# A better way to do your business



## yaacov (Aug 8, 2012)

Removed four of these today. Probably not fun to use if you got the squirts.


----------



## Pacificpipes (Oct 1, 2013)

Are you in Sochi?


----------



## Unclog1776 (Feb 5, 2013)

We had a couple porta poddys set up like that in Afghanistan. I tried pooping in it once. Whole different ball game....


----------



## love2surf927 (Dec 22, 2011)

Supposedly squating is the healthiest way to poop.


----------



## dclarke (Dec 22, 2012)

I remember as a kid in japan they had toilets that you squat over. Didn't know any different at the time. It was normal there.


----------



## 422 plumber (Jul 31, 2008)

I used them in Paris, not cool, dude.


----------



## Bigwrenchjosh (Aug 22, 2011)

Where were they? NA or like Greenland?


----------



## yaacov (Aug 8, 2012)

Ha, not Sochi. I'm in Israel. These are commonly found in public bomb shelters.


----------



## Pacificpipes (Oct 1, 2013)

Information shown:
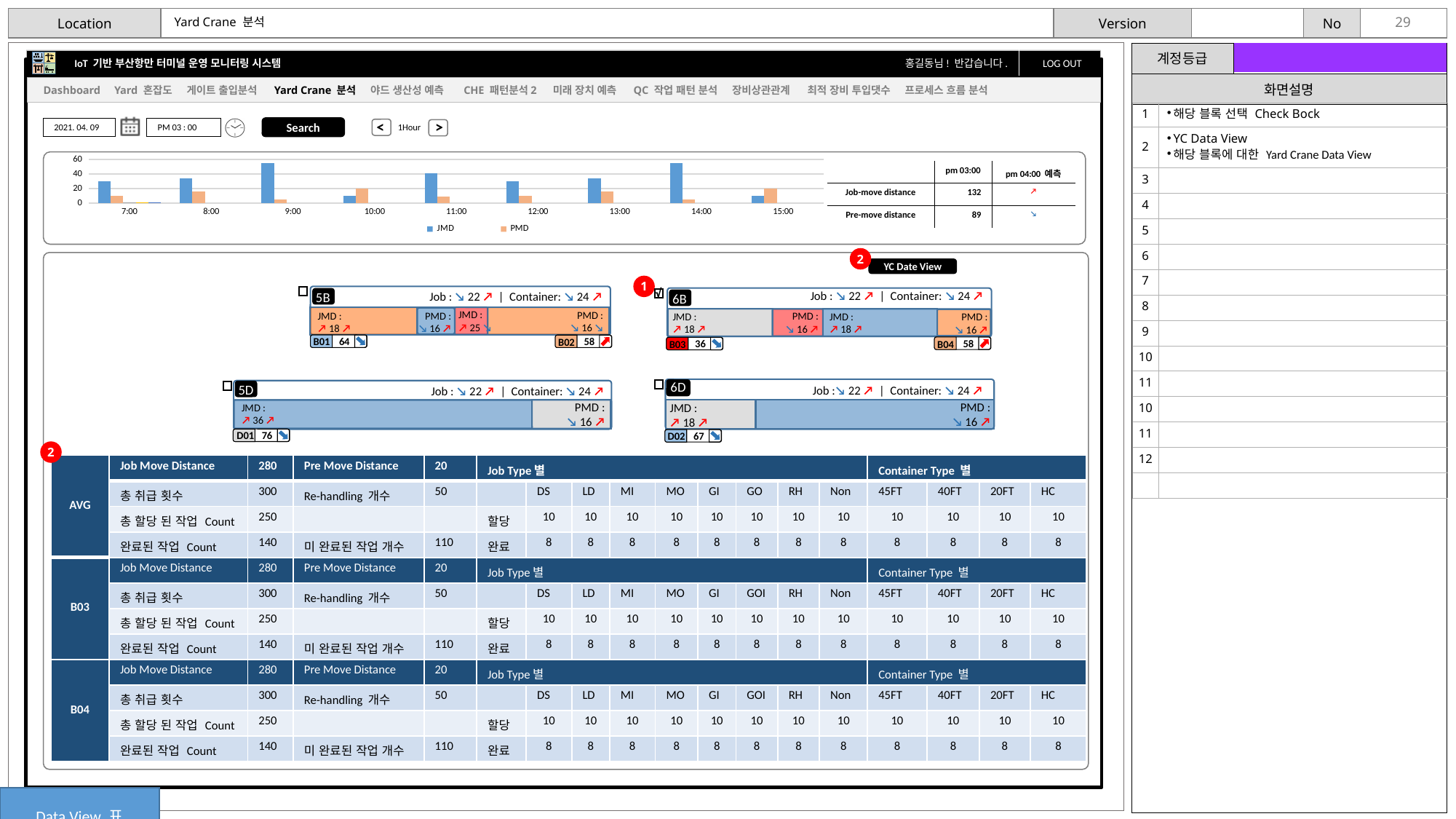
In the top bar chart, is the JMD value at 9:00 greater or less than 40? greater How many series does the legend of the top bar chart list? 2 In the top bar chart, which series has the larger value at 10:00, JMD or PMD? PMD In the top bar chart, is the JMD value at 11:00 greater or less than 20? greater How many time points are plotted along the x axis of the top bar chart? 9 In the top bar chart, is the JMD value at 10:00 greater or less than 20? less In the top bar chart, which series has the larger value at 15:00, JMD or PMD? PMD In the top bar chart, which series has the larger value at 9:00, JMD or PMD? JMD What kind of chart is shown at the top of the slide? bar chart What are the two series names shown in the legend of the top bar chart? JMD and PMD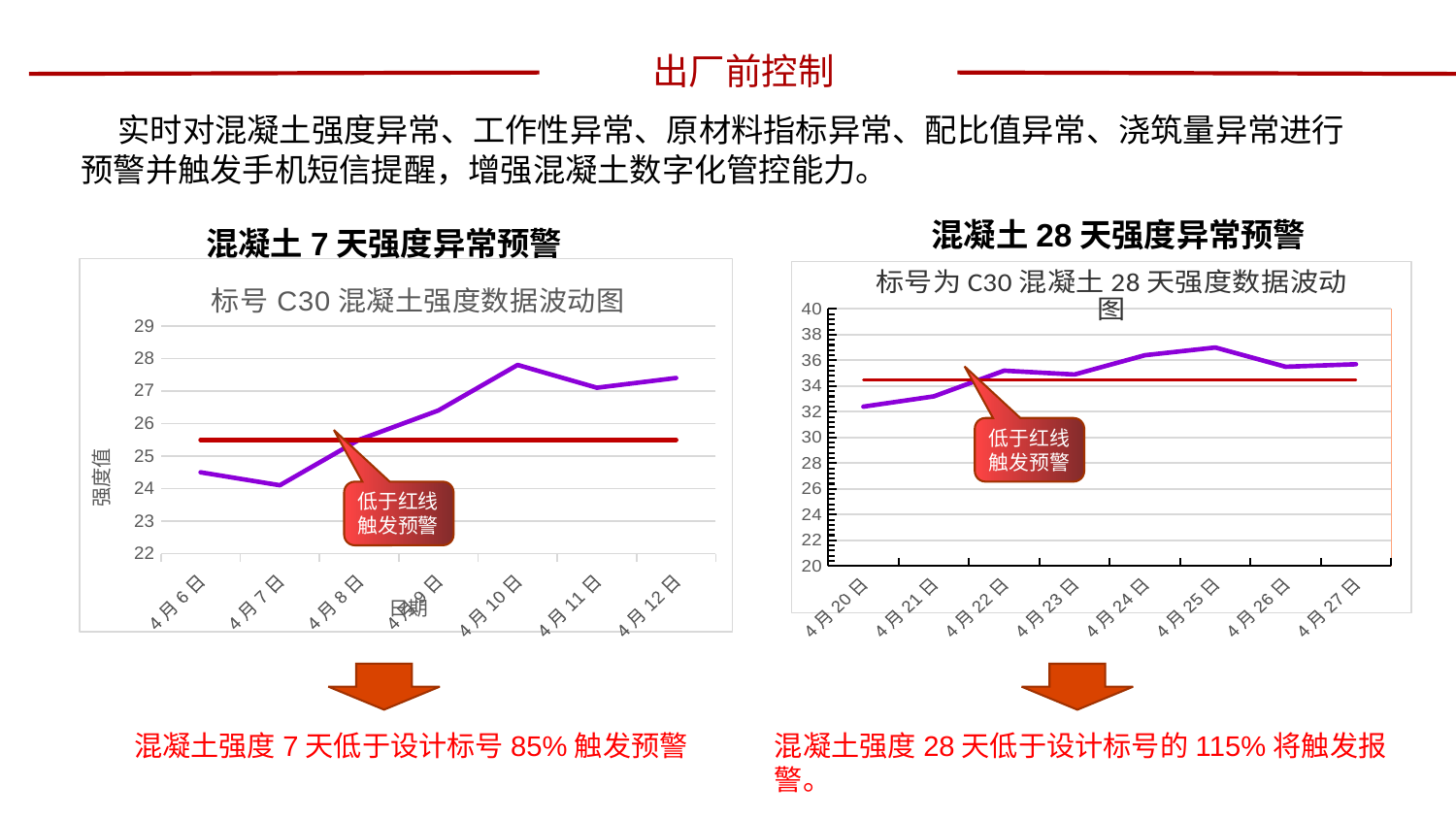
In the right chart (标号为 C30 混凝土 28 天强度数据波动图), which is larger, the value for 4月25日 or the value for 4月21日? 4月25日 In the left chart (标号 C30 混凝土强度数据波动图), how many dates are plotted on the x axis? 7 In the left chart (标号 C30 混凝土强度数据波动图), on which date is the strength value highest? 4月10日 In the right chart (标号为 C30 混凝土 28 天强度数据波动图), how many dates are plotted on the x axis? 8 What kind of chart is the left chart titled 标号 C30 混凝土强度数据波动图? line chart In the left chart (标号 C30 混凝土强度数据波动图), is the value for 4月6日 greater or less than 25? less In the right chart (标号为 C30 混凝土 28 天强度数据波动图), is the value for 4月20日 greater or less than 34? less What is the y-axis title of the left chart (标号 C30 混凝土强度数据波动图)? 强度值 In the right chart (标号为 C30 混凝土 28 天强度数据波动图), on which date is the strength value highest? 4月25日 In the left chart (标号 C30 混凝土强度数据波动图), on which date is the strength value lowest? 4月7日 In the left chart (标号 C30 混凝土强度数据波动图), is the value for 4月10日 greater or less than 27? greater In the right chart (标号为 C30 混凝土 28 天强度数据波动图), on which date is the strength value lowest? 4月20日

The task: Can you repeat the forum thread, starting with "Supposedly squating is" and going on through "was normal there.", with "toilets" renamed "latrines"? Work only from the forum thread.

Output for this exercise:
Supposedly squating is the healthiest way to poop.


----------



## dclarke (Dec 22, 2012)

I remember as a kid in japan they had latrines that you squat over. Didn't know any different at the time. It was normal there.